Re: [LSF/MM/BPF TOPIC] Large folios, swap and fscache

David Howells <dhowells@xxxxxxxxxx> · Fri, 02 Feb 2024 15:57:44 +0000

Matthew Wilcox <willy@xxxxxxxxxxxxx> wrote:

> So my modest proposal is that we completely rearchitect how we handle
> swap.  Instead of putting swp entries in the page tables (and in shmem's
> case in the page cache), we turn swap into an (object, offset) lookup
> (just like a filesystem).  That means that each anon_vma becomes its
> own swap object and each shmem inode becomes its own swap object.
> The swap system can then borrow techniques from whichever filesystem
> it likes to do (object, offset, length) -> n x (device, block) mappings.

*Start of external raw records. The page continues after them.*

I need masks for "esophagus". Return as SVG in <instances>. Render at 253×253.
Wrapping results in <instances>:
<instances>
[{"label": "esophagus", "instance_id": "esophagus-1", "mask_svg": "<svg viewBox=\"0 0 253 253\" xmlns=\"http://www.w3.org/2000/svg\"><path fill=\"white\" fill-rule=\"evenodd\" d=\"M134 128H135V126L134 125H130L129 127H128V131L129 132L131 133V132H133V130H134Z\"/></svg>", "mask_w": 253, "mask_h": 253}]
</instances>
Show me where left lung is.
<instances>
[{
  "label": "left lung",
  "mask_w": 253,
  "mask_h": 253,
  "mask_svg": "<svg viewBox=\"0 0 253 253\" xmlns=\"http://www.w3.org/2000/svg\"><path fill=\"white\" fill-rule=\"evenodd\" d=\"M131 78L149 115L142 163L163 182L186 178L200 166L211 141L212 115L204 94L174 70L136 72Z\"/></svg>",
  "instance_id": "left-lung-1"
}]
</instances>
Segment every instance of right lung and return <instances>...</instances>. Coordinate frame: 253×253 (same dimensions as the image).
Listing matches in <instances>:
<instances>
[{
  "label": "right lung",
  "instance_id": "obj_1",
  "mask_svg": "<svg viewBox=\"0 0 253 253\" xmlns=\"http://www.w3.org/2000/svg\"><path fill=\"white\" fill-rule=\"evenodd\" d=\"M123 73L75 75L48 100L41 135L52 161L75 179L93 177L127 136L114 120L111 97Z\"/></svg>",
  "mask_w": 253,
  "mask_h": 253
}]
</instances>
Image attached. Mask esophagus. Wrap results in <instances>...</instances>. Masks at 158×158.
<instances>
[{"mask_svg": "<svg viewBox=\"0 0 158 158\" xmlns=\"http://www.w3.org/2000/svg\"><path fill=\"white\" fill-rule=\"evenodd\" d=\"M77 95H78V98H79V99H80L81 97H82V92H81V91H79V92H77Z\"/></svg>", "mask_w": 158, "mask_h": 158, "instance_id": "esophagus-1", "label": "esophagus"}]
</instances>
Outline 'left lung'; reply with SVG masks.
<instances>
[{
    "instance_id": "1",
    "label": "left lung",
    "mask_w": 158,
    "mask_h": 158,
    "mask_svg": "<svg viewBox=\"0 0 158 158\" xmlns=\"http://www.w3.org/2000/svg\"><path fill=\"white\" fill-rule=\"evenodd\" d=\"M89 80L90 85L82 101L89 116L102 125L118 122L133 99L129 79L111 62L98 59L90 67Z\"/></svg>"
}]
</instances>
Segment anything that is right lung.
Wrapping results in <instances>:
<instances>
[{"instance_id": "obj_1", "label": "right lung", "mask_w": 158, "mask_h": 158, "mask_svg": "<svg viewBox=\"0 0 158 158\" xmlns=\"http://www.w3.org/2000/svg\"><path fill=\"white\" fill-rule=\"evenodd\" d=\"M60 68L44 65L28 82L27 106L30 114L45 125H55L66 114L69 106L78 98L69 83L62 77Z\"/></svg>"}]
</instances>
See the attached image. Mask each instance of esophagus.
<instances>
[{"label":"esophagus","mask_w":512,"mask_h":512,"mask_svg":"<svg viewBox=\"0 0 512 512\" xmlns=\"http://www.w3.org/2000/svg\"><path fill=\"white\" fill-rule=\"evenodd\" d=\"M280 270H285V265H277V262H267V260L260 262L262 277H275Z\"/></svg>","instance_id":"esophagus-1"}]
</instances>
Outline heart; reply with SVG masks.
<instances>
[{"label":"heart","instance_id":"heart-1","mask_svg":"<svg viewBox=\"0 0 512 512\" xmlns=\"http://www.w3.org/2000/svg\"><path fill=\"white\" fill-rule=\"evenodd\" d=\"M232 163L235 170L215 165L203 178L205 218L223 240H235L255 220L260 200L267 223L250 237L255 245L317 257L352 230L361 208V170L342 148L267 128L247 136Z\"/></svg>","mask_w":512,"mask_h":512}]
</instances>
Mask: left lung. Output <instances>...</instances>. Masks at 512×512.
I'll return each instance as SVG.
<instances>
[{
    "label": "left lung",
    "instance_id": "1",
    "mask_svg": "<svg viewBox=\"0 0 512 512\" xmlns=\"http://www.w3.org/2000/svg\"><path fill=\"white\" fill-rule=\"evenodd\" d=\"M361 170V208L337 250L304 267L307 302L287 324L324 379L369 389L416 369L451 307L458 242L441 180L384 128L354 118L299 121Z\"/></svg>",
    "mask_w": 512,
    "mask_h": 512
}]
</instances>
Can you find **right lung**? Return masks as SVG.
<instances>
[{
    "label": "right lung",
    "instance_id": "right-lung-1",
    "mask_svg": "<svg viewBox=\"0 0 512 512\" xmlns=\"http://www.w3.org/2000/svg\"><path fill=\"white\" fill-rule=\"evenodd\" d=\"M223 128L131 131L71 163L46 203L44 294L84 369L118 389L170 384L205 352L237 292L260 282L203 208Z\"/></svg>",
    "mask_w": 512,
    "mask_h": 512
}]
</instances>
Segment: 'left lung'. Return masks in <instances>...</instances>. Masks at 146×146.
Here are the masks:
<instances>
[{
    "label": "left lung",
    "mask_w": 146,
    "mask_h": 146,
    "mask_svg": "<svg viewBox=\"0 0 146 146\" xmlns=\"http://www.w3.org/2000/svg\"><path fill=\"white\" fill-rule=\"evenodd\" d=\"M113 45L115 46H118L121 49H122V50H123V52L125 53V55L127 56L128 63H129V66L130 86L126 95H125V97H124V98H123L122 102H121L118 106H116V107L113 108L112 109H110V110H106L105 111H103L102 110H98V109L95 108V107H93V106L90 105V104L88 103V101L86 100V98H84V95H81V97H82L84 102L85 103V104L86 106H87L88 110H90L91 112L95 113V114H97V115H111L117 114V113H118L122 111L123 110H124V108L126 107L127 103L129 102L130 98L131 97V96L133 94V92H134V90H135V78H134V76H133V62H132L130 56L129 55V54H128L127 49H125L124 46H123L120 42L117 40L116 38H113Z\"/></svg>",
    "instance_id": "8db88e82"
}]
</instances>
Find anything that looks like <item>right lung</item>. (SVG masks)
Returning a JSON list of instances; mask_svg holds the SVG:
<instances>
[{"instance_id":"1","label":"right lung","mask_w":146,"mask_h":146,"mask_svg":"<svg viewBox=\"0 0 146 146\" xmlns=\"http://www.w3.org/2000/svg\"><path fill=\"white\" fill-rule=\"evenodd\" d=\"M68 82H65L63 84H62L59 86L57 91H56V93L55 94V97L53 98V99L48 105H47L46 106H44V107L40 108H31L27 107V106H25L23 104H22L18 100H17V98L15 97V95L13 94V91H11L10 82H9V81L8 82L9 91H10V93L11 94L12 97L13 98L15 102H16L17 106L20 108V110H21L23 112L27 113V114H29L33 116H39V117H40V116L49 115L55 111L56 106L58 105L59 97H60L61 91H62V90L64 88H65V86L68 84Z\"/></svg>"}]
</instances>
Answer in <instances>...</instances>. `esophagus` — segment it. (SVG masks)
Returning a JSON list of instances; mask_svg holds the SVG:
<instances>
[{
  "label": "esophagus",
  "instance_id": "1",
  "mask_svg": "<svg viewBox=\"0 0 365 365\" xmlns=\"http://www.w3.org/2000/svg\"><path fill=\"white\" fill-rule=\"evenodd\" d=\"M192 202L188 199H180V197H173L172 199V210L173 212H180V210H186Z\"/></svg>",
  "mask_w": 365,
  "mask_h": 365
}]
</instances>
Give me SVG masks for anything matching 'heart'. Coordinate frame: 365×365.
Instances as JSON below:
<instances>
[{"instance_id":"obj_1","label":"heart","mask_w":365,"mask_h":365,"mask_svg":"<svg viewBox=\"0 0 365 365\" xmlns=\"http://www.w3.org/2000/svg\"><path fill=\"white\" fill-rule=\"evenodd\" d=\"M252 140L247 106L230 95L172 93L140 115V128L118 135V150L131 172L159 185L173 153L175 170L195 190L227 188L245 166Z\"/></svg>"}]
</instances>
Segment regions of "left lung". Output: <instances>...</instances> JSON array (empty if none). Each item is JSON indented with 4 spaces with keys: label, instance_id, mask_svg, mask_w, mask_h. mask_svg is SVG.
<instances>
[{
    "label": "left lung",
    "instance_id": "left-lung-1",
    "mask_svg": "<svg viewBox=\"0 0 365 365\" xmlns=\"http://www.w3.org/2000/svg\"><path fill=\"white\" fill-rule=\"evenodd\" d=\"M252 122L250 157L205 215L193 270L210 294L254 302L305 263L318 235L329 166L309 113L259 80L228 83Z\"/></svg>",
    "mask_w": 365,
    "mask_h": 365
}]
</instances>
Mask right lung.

That's basically what I'm suggesting, I think, but offloading the mechanics
down to a filesystem.  That would be fine with me.  bcachefs is an {key,val}
store right?

> > Further to this, we have at least two ways to cache data on
> > disk/flash/etc. - swap and fscache - and both want to set aside disk space
> > for their operation.  Might it be possible to combine the two?
> > 
> > One thing I want to look at for fscache is the possibility of switching
> > from a file-per-object-based approach to a tagged cache more akin to the
> > way OpenAFS does things.  In OpenAFS, you have a whole bunch of small
> > files, each containing a single block (e.g. 256K) of data, and an index
> > that maps a particular {volume,file,version,block} to one of these files
> > in the cache.
> 
> I think my proposal above works for you?  For each file you want to cache,
> create a swap object, and then tell swap when you want to read/write to
> the local swap object.  What you do need is to persist the objects over
> a power cycle.  That shouldn't be too hard ... after all, filesystems
> manage to do it.

Sure - but there is an integrity constraint that doesn't exist with swap.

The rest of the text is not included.